Levando a sério a depressão pós-parto (Dezembro de 2007)

Apesar de ser um assunto que ainda causa controvérsias, depressão pós-parto não é bobagem ou tampouco representa uma tentativa de se chamar a atenção. Conhecida também como post partum blues, ela se apresenta como um quadro que deve  ser tratado com a devida consideração pelos profissionais das áreas de saúde, pelos possíveis prejuízos emocionais que podem ocorrer e que venham a afetar o estabelecimento de um vínculo saudável mãe-bebê. Sabemos que ao nascer o indivíduo já trás características muito próprias na forma como irá funcionar na realidade física. Todavia, na sua extrema dependência dos cuidados maternos, o bebê precisa que sua mãe esteja disponível física e emocionalmente para ele, processo que se torna bastante complicado quando estados de depressão que podem ser mais ou menos acentuados estão presentes. Quando levamos em conta que 50% a 80% de mulheres sofrerá de depressão pós-parto em graus variados e com duração de tempos diversos (4 a 6 semanas), percebemos que ela deve não somente ser levada a sério, mas que também deve ser reconhecida enquanto algo que em muitos casos, vai demandar cuidados médico-psicológicos adequados.
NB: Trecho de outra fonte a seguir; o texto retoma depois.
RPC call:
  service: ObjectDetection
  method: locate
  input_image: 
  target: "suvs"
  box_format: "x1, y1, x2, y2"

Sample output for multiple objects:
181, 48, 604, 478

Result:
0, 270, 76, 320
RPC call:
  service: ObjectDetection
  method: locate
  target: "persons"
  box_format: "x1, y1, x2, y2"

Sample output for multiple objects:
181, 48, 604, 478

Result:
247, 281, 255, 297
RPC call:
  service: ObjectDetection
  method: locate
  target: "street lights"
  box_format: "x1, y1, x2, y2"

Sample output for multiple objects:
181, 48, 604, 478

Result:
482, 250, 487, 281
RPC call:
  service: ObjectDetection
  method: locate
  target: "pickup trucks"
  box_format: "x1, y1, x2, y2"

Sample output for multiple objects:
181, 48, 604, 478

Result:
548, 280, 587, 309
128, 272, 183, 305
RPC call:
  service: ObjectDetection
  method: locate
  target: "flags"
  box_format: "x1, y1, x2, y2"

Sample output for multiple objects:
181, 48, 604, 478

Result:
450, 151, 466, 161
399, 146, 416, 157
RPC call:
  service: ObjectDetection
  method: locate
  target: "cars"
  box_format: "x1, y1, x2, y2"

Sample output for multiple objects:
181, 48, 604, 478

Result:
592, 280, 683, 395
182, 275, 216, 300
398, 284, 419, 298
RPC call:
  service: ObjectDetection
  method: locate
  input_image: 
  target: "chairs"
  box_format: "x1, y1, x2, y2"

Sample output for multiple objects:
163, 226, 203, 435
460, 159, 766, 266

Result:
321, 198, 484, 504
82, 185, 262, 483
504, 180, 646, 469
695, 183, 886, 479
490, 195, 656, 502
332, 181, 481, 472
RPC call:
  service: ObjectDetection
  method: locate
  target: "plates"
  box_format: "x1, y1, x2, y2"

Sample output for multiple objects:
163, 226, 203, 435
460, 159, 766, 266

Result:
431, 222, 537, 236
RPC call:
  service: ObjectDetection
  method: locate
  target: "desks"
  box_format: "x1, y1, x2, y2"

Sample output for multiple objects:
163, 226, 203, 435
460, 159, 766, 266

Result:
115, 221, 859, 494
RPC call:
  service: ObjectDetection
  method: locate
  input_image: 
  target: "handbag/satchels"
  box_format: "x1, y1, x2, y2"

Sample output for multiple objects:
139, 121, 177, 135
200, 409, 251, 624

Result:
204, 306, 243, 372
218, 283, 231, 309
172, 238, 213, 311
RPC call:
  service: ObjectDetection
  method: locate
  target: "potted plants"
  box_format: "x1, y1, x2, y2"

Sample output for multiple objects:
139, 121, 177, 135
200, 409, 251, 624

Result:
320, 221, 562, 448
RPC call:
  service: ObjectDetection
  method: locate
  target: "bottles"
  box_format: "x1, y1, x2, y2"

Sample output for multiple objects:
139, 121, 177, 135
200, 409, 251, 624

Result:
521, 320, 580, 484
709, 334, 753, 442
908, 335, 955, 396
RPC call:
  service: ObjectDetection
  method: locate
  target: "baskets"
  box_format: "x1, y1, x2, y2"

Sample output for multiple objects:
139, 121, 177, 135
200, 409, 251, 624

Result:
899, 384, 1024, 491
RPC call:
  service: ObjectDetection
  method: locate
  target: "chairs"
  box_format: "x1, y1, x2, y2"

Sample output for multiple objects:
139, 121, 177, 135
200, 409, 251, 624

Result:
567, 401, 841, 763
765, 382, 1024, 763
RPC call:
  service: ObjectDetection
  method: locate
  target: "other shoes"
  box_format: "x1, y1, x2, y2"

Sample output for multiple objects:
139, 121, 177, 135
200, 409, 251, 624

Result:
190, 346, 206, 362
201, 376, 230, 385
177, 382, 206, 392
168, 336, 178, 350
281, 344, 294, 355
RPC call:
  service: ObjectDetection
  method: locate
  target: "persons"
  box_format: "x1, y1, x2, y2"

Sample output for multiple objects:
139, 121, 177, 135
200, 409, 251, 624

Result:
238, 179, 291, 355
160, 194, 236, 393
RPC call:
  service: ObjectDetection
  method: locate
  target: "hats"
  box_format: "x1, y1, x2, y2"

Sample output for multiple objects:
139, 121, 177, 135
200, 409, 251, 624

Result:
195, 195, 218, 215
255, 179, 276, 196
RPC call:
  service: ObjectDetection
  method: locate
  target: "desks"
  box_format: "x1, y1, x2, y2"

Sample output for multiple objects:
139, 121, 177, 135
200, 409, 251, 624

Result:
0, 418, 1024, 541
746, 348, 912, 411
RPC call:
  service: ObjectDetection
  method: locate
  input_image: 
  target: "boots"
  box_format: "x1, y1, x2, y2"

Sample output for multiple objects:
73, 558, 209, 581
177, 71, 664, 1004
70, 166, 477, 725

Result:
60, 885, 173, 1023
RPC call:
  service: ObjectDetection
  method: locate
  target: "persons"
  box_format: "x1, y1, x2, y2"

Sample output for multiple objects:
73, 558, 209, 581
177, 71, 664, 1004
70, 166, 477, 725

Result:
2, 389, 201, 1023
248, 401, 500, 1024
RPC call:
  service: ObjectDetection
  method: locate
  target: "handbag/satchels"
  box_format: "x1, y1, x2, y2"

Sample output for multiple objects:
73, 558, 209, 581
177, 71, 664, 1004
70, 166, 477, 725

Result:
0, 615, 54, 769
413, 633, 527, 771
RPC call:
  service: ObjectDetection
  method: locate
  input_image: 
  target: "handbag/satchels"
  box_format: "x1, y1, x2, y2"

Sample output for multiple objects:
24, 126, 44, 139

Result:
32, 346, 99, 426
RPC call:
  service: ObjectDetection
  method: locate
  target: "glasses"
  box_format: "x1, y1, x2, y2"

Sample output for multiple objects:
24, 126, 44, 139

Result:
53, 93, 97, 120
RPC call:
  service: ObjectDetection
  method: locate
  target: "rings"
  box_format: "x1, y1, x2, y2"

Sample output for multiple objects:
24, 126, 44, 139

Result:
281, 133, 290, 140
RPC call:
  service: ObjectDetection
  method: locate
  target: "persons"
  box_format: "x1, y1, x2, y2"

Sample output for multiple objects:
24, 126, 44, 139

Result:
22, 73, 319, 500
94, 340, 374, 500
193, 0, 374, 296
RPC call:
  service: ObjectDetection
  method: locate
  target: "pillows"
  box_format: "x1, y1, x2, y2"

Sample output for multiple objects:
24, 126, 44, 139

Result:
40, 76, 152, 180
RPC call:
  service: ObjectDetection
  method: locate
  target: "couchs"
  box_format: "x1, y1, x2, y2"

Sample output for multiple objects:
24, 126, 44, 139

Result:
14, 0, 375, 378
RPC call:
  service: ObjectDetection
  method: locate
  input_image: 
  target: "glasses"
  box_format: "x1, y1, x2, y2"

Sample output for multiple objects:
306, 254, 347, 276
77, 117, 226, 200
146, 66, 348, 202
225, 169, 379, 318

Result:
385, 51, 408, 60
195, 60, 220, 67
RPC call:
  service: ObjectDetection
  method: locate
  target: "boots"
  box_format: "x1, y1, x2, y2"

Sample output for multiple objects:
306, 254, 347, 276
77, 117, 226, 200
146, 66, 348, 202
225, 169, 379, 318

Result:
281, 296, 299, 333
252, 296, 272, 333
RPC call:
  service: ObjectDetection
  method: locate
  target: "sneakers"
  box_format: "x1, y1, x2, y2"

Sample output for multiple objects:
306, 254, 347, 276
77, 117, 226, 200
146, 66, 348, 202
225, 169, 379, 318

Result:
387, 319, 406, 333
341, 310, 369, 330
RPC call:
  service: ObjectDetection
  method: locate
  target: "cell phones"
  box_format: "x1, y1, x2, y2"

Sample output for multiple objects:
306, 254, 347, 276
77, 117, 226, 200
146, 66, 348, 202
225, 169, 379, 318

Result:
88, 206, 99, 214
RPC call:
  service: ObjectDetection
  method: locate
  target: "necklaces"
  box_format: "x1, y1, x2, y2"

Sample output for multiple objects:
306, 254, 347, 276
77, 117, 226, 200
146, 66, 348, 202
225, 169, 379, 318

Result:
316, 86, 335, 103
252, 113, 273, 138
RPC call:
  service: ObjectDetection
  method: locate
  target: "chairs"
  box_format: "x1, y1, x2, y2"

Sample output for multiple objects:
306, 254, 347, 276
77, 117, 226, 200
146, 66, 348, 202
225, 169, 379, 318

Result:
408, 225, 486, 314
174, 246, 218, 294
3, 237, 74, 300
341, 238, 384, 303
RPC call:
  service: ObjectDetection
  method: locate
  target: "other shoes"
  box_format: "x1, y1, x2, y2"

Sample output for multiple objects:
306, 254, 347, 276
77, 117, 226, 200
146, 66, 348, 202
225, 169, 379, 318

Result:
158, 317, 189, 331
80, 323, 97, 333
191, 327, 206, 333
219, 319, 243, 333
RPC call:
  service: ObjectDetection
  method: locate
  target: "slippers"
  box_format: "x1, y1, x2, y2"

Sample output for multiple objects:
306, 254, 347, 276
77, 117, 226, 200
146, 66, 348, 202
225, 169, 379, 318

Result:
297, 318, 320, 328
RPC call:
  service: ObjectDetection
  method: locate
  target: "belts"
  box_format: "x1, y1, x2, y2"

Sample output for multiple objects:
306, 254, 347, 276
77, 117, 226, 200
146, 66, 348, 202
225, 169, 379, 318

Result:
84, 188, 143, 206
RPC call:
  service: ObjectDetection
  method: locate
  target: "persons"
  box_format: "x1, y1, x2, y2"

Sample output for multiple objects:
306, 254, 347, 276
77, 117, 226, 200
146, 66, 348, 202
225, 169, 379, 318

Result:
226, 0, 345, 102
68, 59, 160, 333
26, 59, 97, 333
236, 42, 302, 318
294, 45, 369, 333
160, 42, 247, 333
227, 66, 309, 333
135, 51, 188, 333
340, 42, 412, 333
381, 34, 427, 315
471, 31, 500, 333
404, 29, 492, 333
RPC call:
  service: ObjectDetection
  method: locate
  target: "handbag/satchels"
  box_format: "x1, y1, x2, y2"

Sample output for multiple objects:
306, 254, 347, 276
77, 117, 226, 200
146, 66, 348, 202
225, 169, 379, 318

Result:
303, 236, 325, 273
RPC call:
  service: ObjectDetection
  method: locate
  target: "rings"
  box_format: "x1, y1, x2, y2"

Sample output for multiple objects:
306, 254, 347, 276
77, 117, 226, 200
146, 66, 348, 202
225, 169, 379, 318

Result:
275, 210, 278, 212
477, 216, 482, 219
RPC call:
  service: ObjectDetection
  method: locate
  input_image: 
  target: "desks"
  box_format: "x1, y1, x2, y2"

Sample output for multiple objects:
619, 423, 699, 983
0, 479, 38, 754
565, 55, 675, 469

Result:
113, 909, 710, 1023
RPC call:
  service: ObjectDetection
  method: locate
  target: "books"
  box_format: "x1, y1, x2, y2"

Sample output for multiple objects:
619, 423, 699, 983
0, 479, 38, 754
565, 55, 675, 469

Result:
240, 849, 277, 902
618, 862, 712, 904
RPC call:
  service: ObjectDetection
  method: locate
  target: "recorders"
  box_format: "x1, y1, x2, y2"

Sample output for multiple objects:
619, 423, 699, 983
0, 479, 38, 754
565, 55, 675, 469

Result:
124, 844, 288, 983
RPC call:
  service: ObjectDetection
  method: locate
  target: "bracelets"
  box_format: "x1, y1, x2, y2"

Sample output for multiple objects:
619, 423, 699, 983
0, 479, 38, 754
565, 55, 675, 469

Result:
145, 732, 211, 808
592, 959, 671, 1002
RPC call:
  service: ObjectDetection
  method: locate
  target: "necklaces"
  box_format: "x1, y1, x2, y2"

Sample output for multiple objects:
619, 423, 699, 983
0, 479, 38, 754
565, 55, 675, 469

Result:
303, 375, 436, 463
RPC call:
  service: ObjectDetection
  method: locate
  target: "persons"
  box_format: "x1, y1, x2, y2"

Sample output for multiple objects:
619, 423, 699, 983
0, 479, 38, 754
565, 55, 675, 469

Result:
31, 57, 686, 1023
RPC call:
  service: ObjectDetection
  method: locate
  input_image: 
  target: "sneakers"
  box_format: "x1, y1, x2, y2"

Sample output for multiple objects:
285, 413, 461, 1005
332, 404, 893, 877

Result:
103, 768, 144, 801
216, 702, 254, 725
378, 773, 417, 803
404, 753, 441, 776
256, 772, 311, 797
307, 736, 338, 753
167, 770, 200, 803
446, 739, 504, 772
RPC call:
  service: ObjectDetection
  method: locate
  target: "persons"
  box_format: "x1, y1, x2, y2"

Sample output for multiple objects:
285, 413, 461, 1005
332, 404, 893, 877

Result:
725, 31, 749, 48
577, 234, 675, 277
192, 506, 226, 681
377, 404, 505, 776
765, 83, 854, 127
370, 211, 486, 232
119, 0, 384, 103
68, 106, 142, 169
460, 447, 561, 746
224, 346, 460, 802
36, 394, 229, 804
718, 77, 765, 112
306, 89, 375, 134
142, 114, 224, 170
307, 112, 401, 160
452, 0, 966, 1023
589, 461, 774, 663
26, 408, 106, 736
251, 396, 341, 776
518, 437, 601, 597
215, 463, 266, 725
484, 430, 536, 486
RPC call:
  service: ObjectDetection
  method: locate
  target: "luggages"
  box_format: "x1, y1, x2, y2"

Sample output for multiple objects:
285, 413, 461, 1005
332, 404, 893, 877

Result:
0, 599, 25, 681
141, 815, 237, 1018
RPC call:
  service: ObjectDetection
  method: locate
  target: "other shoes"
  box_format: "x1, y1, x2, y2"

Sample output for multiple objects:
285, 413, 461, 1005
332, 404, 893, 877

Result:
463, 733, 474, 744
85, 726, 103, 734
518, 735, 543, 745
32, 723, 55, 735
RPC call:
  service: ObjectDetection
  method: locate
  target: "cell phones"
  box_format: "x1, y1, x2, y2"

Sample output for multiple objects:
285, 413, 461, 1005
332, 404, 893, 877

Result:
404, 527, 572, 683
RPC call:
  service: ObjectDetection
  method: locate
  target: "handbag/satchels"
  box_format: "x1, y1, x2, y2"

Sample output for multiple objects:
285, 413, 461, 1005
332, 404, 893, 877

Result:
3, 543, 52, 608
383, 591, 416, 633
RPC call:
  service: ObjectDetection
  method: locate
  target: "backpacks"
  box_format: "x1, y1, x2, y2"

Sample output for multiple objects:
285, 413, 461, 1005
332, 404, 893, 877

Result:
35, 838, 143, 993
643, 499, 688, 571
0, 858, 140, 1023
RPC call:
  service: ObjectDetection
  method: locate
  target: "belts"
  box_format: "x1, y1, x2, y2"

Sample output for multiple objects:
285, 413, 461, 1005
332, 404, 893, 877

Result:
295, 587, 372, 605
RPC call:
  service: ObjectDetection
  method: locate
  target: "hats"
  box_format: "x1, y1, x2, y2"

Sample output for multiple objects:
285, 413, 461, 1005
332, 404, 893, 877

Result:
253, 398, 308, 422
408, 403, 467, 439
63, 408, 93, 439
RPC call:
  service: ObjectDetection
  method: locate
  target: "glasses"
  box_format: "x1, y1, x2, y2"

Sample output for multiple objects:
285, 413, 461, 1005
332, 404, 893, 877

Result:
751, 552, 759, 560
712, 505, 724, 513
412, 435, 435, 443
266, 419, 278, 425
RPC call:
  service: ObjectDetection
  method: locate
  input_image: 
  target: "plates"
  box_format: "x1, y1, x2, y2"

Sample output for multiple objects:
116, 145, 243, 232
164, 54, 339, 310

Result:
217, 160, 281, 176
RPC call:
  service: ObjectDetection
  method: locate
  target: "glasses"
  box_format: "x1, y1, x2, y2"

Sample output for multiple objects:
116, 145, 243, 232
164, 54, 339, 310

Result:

A depressão pós-parto geralmente ocorre durante a primeira semana do nascimento do bebê e os sintomas mais freqüentes são o choro sem razão aparente, fadiga, humor deprimido, ansiedade, confusão e lapsos curtos de memória. Quando a mulher encontra a possibilidade de expressar seus sentimentos, contando com o apoio familiar, o quadro apresenta uma chance de se reverter em um período mais razoavelmente curto de tempo. No entanto, algumas mulheres experienciam a depressão pós-parto de uma forma mais aguda e comprometedora, podendo chegar ao ponto de uma Psicose Puerperal, cujos sintomas são mais intensos e duradouros, havendo a presença de transtornos psiquiátricos mais graves. Alguns fatores tais como uma gravidez não planejada, o desamparo familiar, a gravidez em adolescentes e a falta de segurança sócio-econômica podem desencadear um quadro depressivo quando a mulher acredita que a responsabilidade de se tornar mãe  foi um mal para si mesma e para sua vida.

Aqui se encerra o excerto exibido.